▶ DATA EXTRACT
◆ ◆ ◆

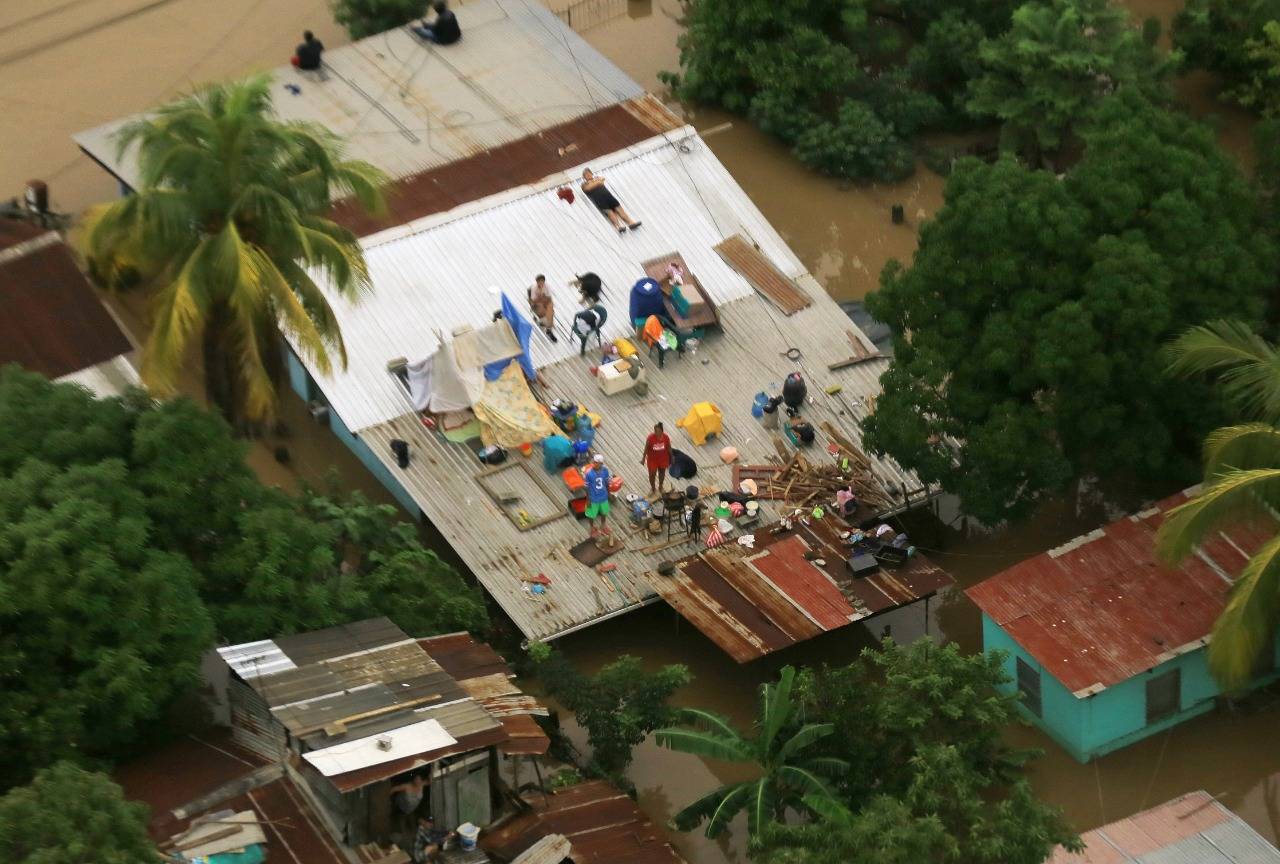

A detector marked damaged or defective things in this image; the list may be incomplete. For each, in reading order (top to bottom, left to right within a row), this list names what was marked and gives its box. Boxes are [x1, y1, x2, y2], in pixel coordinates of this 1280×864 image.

rusty metal roof [335, 96, 686, 238]
rusty metal roof [0, 222, 135, 381]
rusty metal roof [655, 517, 957, 665]
rusty metal roof [962, 494, 1274, 696]
rusty metal roof [481, 778, 686, 860]
rusty metal roof [1049, 788, 1280, 864]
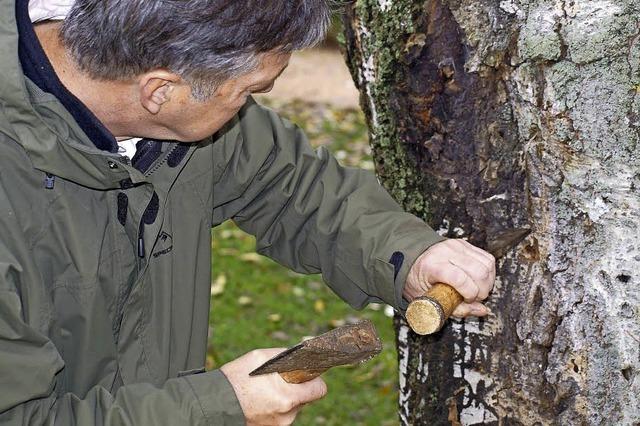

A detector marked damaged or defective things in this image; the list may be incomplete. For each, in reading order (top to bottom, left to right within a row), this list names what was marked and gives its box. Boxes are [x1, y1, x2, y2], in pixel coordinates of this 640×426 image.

rusty metal blade [249, 320, 380, 376]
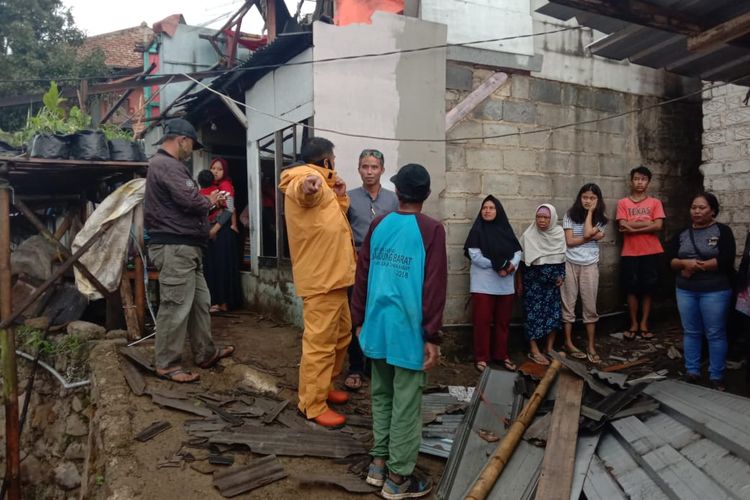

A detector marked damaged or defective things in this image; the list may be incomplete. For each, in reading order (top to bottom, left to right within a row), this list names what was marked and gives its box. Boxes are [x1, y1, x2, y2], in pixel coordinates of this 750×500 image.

◆ ◆ ◆

▶ WORK TO BE COMPLETED
Reproduce all of the material above word for word, omitting the pictures.

▶ THE RESPONSE
A detector marked damaged or defective things in this image; the list may be incomplete. For each, in reading order (top to bottom, left to right within a row), this list names what was marked and gives its box. Boxes are [x1, y1, x2, y2], in pixel coordinates of this 1280×864 image.

rusty metal roof [335, 96, 686, 238]
rusty metal roof [0, 222, 135, 381]
rusty metal roof [655, 517, 957, 665]
rusty metal roof [962, 494, 1274, 696]
rusty metal roof [481, 778, 686, 860]
rusty metal roof [1049, 788, 1280, 864]

A detector marked damaged or defective things in this image; the list may be incomplete. For each, in reading order (top to bottom, left to right within a row), this list names what was marked and gives its box. Boxes are [x1, y1, x2, y2], in pixel coordinates of this 640×426 image.

rusty metal blade [249, 320, 380, 376]

A detector marked damaged or defective things in this image; the list may be incomplete. For each, in reading order (top to bottom, left to right within a row), this list names what was marked and gives its box. Boxes are [x1, y1, x2, y2], in pixel coordinates of this 750×500 image.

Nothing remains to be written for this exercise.